DO THIS: Copy all of the material below word for word, but leave out the pictures.

SUPPLIED DATA:
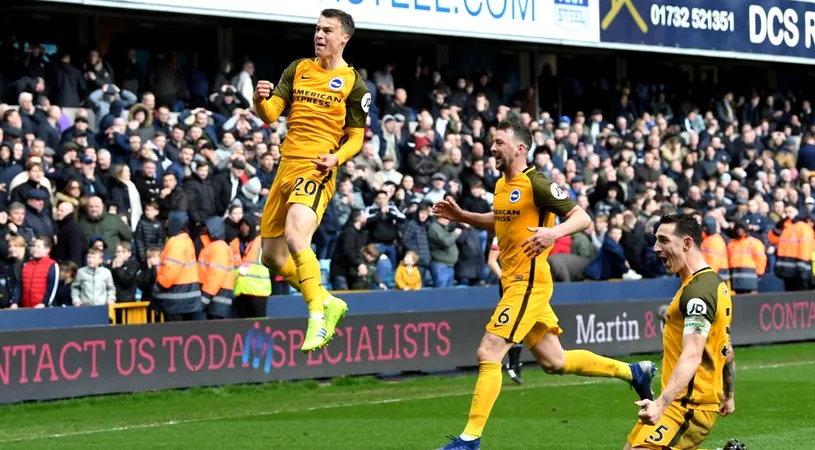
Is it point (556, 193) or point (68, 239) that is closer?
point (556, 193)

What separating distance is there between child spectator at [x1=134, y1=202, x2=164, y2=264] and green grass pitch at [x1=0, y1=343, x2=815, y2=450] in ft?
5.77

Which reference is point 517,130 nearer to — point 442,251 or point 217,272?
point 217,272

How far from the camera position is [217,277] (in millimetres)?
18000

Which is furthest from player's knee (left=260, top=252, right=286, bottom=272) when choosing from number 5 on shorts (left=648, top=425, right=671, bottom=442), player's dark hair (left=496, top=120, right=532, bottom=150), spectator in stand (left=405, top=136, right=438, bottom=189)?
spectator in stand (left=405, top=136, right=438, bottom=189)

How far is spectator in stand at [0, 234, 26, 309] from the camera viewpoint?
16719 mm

SOLUTION TO THIS PROBLEM:
Is it point (556, 193) or point (68, 239) that is closer?
point (556, 193)

What separating distance is there between child spectator at [x1=134, y1=202, x2=164, y2=264] and green grass pitch at [x1=0, y1=343, x2=815, y2=450] in ft?
5.77

Which reference is point 517,130 nearer to — point 442,251 or point 217,272?
point 217,272

How far from the camera position is [217,277] (in millimetres)?
18000

Which is furthest from player's knee (left=260, top=252, right=286, bottom=272) when choosing from number 5 on shorts (left=648, top=425, right=671, bottom=442), player's dark hair (left=496, top=120, right=532, bottom=150), spectator in stand (left=405, top=136, right=438, bottom=189)?
spectator in stand (left=405, top=136, right=438, bottom=189)

How far is spectator in stand at [0, 234, 26, 309] from the camera viewpoint?
16719 mm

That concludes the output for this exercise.